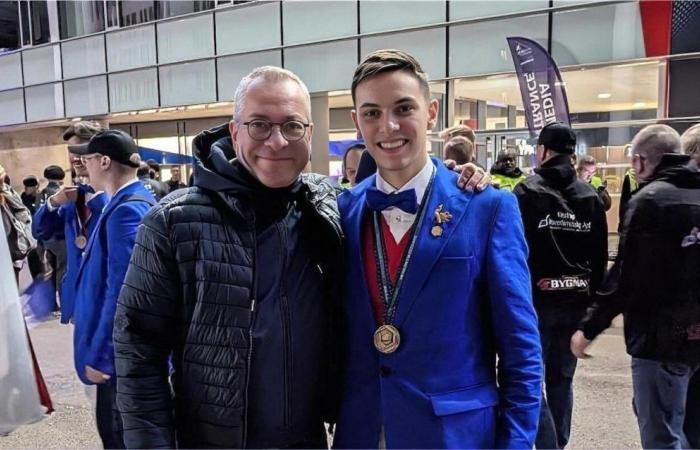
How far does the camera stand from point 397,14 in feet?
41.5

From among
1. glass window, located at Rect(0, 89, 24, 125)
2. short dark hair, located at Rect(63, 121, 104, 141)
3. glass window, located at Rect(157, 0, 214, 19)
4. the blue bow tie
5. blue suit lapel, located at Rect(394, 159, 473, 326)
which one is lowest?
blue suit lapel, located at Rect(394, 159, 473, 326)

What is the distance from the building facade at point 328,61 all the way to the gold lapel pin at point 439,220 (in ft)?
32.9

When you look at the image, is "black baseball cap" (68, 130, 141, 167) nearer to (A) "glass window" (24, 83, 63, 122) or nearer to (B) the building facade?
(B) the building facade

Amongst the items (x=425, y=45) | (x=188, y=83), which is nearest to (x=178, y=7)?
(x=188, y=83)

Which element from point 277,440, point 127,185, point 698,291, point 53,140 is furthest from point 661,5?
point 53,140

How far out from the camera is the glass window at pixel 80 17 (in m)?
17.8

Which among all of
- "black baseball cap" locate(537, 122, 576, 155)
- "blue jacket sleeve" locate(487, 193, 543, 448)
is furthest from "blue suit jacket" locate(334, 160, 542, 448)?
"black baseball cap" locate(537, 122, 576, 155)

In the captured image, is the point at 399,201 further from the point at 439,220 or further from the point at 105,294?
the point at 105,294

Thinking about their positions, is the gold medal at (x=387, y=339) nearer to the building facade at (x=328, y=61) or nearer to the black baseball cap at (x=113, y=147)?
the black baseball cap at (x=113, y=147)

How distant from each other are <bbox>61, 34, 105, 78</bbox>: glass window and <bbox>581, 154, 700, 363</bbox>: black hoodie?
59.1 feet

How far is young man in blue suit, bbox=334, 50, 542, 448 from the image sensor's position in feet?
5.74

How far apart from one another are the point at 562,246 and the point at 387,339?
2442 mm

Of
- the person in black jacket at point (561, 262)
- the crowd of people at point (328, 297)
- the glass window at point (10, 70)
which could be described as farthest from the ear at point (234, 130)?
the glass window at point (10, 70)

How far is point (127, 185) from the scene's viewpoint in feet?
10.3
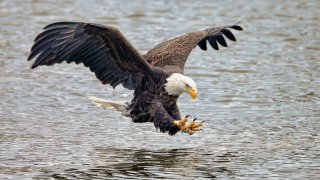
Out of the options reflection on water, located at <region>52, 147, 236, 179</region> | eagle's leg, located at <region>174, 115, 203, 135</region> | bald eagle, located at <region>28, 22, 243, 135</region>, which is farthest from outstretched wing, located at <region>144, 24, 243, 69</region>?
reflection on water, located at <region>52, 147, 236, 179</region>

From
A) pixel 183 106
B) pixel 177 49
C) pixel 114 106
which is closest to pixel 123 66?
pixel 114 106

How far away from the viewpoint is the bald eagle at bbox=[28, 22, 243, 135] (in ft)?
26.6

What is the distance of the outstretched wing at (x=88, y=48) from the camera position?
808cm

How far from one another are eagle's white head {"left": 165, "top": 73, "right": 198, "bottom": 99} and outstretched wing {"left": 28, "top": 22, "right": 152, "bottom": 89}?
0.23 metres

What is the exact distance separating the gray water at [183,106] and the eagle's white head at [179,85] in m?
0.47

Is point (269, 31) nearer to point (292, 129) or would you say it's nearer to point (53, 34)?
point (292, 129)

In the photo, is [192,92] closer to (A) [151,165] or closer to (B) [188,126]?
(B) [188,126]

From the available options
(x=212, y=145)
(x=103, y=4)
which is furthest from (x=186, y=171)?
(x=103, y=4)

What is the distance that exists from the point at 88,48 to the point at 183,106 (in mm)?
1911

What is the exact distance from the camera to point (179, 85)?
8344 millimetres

### WHAT THE TASK REQUIRES
Without including any pictures, output all the entries above exactly.

### THE COMPLETED TASK
How far does the camera stand from point 397,14 in feet?
41.5

From among
1. glass window, located at Rect(0, 89, 24, 125)
2. short dark hair, located at Rect(63, 121, 104, 141)
3. glass window, located at Rect(157, 0, 214, 19)
4. the blue bow tie
5. blue suit lapel, located at Rect(394, 159, 473, 326)
which one is lowest?
blue suit lapel, located at Rect(394, 159, 473, 326)

What is the distance from the building facade at point 328,61 all the way to the gold lapel pin at point 439,220 (in ft)?
32.9

When you look at the image, is "black baseball cap" (68, 130, 141, 167) nearer to (A) "glass window" (24, 83, 63, 122) or nearer to (B) the building facade?
(B) the building facade

Amongst the items (x=425, y=45) | (x=188, y=83), which is nearest to (x=178, y=7)?
(x=188, y=83)

Which element from point 277,440, point 127,185, point 698,291, point 53,140 is furthest from point 661,5?
point 53,140

How far out from the camera is the glass window at pixel 80 17 (in m)?
17.8

Which among all of
- "black baseball cap" locate(537, 122, 576, 155)
- "blue jacket sleeve" locate(487, 193, 543, 448)
is furthest from "blue suit jacket" locate(334, 160, 542, 448)?
"black baseball cap" locate(537, 122, 576, 155)

In the captured image, is the point at 399,201 further from the point at 439,220 or further from the point at 105,294?
the point at 105,294

Thinking about their positions, is the gold medal at (x=387, y=339) nearer to the building facade at (x=328, y=61) or nearer to the black baseball cap at (x=113, y=147)?
the black baseball cap at (x=113, y=147)

How distant from each other are <bbox>61, 34, 105, 78</bbox>: glass window and <bbox>581, 154, 700, 363</bbox>: black hoodie?
59.1 feet

How far is young man in blue suit, bbox=334, 50, 542, 448 from the image sensor's position in feet?
5.74

How far apart from one another are the point at 562,246 and the point at 387,339?
2442 mm

Of
- the person in black jacket at point (561, 262)
- the crowd of people at point (328, 297)
- the glass window at point (10, 70)
which could be described as farthest from the ear at point (234, 130)?
the glass window at point (10, 70)

How far is point (127, 185) from the scene's viewpoint in feet?
10.3
Out of the options reflection on water, located at <region>52, 147, 236, 179</region> | eagle's leg, located at <region>174, 115, 203, 135</region> | bald eagle, located at <region>28, 22, 243, 135</region>, which is farthest from outstretched wing, located at <region>144, 24, 243, 69</region>?
reflection on water, located at <region>52, 147, 236, 179</region>

From
A) pixel 183 106
B) pixel 177 49
C) pixel 114 106
which is closest to pixel 123 66?
pixel 114 106

How far away from the viewpoint is the bald eagle at bbox=[28, 22, 243, 135] (in ft)?
26.6

What is the distance of the outstretched wing at (x=88, y=48) from the camera position?
808cm

How far from one another are eagle's white head {"left": 165, "top": 73, "right": 198, "bottom": 99} and outstretched wing {"left": 28, "top": 22, "right": 152, "bottom": 89}?
0.23 metres

What is the exact distance separating the gray water at [183,106] and the eagle's white head at [179,85] in m?
0.47

Is point (269, 31) nearer to point (292, 129) or would you say it's nearer to point (53, 34)?
point (292, 129)

In the photo, is [192,92] closer to (A) [151,165] or closer to (B) [188,126]?
(B) [188,126]

From the available options
(x=212, y=145)
(x=103, y=4)
which is furthest from (x=186, y=171)?
(x=103, y=4)

What is the distance that exists from the point at 88,48 to the point at 183,106 (in mm)?
1911

What is the exact distance from the camera to point (179, 85)?
8344 millimetres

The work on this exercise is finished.